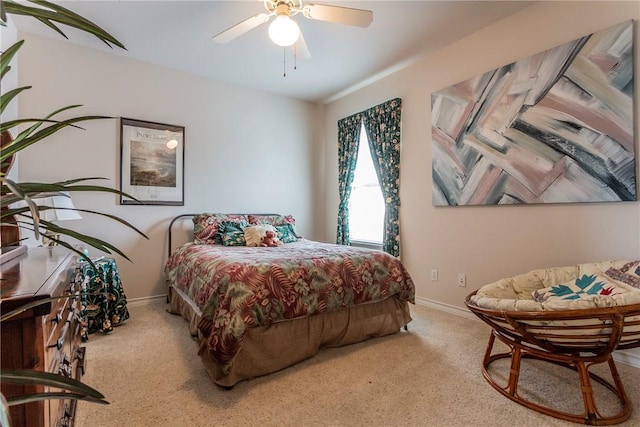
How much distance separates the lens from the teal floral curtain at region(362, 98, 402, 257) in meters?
3.66

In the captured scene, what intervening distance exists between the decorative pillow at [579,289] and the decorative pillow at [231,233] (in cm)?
263

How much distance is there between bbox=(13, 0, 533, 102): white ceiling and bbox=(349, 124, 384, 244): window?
1.02 meters

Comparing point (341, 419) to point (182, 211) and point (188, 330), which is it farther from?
point (182, 211)

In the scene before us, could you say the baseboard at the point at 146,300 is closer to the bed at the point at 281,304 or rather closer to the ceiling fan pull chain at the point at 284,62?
the bed at the point at 281,304

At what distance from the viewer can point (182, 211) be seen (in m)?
3.69

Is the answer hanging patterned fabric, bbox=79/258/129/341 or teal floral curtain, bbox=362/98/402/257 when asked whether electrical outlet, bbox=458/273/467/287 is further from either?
hanging patterned fabric, bbox=79/258/129/341

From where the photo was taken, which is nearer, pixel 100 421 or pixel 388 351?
pixel 100 421

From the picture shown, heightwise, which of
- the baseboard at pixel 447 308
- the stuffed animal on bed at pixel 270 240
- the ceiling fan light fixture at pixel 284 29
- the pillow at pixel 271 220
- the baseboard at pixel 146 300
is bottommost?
the baseboard at pixel 146 300

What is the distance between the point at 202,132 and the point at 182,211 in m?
1.01

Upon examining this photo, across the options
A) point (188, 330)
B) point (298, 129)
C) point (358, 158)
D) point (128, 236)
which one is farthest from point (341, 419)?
point (298, 129)

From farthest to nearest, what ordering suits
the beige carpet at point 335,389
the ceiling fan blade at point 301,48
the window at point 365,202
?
the window at point 365,202 < the ceiling fan blade at point 301,48 < the beige carpet at point 335,389

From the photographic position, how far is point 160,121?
3.55 m

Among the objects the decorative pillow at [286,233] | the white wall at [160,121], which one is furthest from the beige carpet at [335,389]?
the decorative pillow at [286,233]

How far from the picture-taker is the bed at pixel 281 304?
183 centimetres
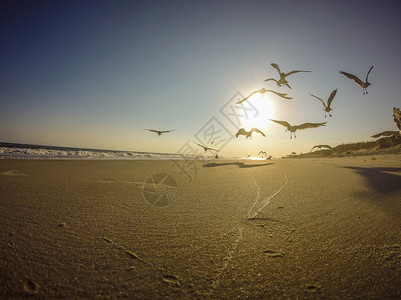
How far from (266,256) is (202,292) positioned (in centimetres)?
54

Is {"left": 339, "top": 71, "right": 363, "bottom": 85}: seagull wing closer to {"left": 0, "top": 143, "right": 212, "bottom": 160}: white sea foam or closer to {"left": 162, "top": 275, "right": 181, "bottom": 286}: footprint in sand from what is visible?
{"left": 162, "top": 275, "right": 181, "bottom": 286}: footprint in sand

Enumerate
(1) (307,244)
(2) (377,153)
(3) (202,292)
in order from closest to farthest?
(3) (202,292), (1) (307,244), (2) (377,153)

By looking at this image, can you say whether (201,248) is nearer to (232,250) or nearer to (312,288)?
(232,250)

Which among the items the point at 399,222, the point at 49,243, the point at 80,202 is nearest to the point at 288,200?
the point at 399,222

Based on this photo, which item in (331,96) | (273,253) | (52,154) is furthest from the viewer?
(52,154)

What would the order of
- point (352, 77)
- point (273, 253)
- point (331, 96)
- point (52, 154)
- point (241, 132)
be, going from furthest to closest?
point (52, 154)
point (241, 132)
point (331, 96)
point (352, 77)
point (273, 253)

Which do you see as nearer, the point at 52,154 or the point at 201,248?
the point at 201,248

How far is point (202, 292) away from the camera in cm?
96

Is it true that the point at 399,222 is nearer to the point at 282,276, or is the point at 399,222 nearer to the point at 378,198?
the point at 378,198

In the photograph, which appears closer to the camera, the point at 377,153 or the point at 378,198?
the point at 378,198

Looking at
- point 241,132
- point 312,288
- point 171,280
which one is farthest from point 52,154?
point 312,288

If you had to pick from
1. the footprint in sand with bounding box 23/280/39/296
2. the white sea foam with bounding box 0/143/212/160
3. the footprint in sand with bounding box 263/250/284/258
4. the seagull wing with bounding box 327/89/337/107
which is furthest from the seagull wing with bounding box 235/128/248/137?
the footprint in sand with bounding box 23/280/39/296

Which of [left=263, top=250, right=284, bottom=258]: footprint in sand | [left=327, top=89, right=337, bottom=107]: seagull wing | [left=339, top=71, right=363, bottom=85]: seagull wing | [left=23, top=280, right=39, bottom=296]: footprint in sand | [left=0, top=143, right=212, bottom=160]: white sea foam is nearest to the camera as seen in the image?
[left=23, top=280, right=39, bottom=296]: footprint in sand

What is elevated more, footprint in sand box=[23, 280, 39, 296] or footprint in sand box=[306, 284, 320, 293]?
footprint in sand box=[306, 284, 320, 293]
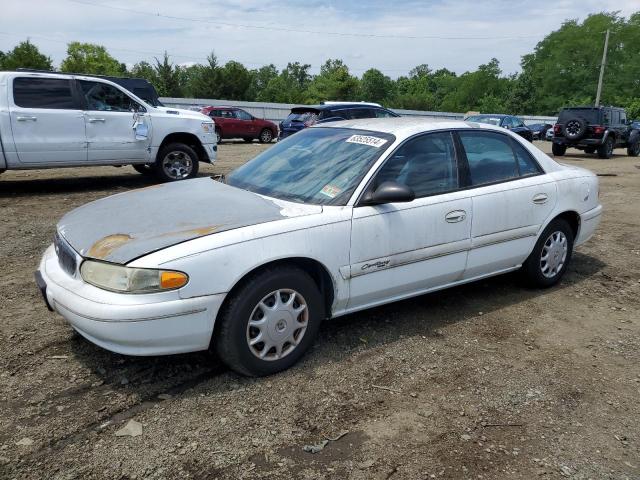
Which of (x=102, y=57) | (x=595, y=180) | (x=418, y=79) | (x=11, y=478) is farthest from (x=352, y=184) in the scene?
(x=418, y=79)

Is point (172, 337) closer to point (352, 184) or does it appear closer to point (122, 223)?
point (122, 223)

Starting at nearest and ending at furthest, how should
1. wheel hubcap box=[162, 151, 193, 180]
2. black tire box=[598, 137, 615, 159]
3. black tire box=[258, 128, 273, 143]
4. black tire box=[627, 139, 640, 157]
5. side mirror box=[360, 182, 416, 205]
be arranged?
side mirror box=[360, 182, 416, 205] < wheel hubcap box=[162, 151, 193, 180] < black tire box=[598, 137, 615, 159] < black tire box=[627, 139, 640, 157] < black tire box=[258, 128, 273, 143]

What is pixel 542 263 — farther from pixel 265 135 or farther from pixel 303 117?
pixel 265 135

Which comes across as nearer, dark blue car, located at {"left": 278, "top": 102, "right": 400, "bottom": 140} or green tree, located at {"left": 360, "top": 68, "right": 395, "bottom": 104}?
dark blue car, located at {"left": 278, "top": 102, "right": 400, "bottom": 140}

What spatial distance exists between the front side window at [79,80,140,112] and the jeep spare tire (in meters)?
14.6

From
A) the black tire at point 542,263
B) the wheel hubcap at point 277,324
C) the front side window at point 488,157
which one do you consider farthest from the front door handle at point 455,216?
the wheel hubcap at point 277,324

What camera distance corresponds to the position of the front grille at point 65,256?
3.02 m

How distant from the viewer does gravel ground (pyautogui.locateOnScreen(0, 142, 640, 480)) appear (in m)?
2.47

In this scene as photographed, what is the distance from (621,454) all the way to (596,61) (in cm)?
8578

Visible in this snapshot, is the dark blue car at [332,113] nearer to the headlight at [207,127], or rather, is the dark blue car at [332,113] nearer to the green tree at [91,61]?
the headlight at [207,127]

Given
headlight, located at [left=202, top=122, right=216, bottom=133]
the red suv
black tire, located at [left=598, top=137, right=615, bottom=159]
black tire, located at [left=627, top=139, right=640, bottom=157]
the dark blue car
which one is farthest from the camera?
the red suv

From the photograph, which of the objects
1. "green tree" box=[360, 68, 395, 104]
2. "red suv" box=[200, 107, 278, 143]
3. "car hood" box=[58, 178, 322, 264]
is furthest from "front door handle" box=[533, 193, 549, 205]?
"green tree" box=[360, 68, 395, 104]

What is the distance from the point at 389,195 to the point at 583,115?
17434mm

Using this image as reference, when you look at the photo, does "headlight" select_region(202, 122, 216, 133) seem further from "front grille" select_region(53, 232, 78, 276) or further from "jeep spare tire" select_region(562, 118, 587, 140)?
"jeep spare tire" select_region(562, 118, 587, 140)
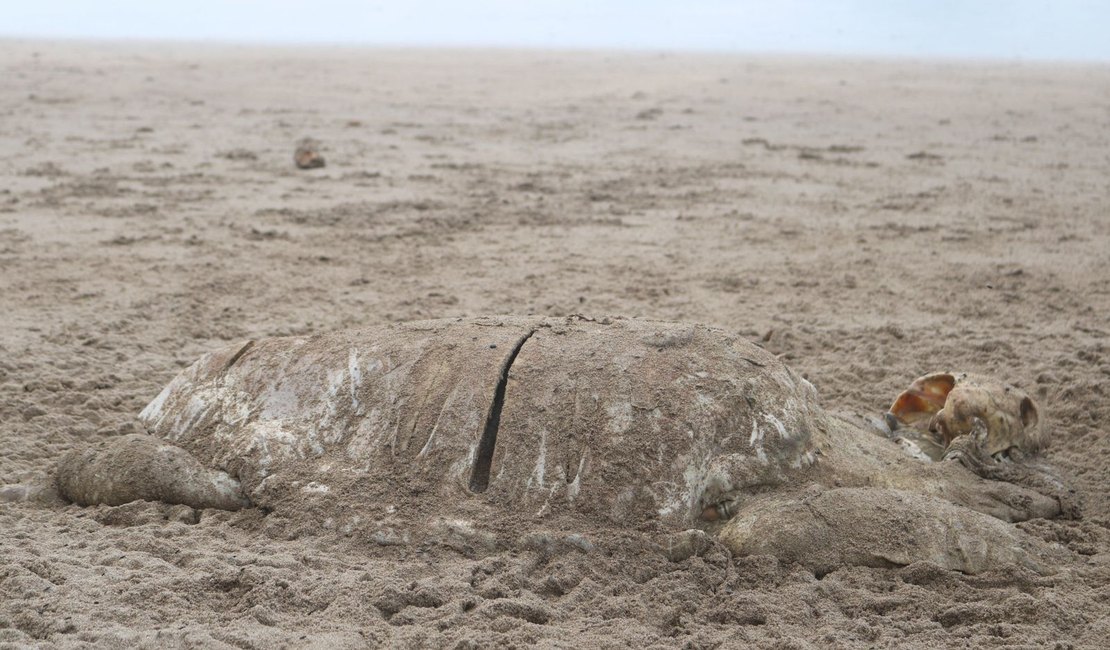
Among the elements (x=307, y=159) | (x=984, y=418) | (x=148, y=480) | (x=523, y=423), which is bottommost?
(x=148, y=480)

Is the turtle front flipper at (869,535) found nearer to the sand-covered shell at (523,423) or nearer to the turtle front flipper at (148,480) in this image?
the sand-covered shell at (523,423)

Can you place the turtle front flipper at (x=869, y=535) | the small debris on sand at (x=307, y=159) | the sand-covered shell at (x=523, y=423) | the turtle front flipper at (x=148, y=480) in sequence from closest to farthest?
the turtle front flipper at (x=869, y=535), the sand-covered shell at (x=523, y=423), the turtle front flipper at (x=148, y=480), the small debris on sand at (x=307, y=159)

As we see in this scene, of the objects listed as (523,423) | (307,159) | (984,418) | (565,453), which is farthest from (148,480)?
(307,159)

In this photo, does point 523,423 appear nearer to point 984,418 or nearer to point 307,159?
point 984,418

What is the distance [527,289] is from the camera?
254 inches

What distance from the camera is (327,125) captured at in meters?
13.8

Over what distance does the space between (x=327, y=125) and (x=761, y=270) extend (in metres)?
8.43

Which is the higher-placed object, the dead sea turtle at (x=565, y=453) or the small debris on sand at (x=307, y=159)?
the small debris on sand at (x=307, y=159)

WHAT NEEDS TO BE DONE
Put the items from the line with "Upon examining this photo, across the options" up to and including the line with "183 centimetres" into a numbered list, one line per entry, leaving out blank lines.

SOLUTION
1. Upon examining this photo, across the options
2. A) point (188, 330)
3. B) point (298, 129)
4. C) point (358, 158)
5. D) point (128, 236)
6. which one is farthest from point (341, 419)?
7. point (298, 129)
8. From farthest to nearest, what ordering suits
9. the beige carpet at point 335,389
10. the ceiling fan blade at point 301,48
11. the window at point 365,202
12. ?
13. the window at point 365,202 < the ceiling fan blade at point 301,48 < the beige carpet at point 335,389
14. From the photographic position, how far is point 160,121?
15. 3.55 m
16. Among the objects the decorative pillow at [286,233] | the white wall at [160,121], which one is furthest from the beige carpet at [335,389]?
17. the decorative pillow at [286,233]
18. How far from the picture-taker is the bed at pixel 281 304?
19. 183 centimetres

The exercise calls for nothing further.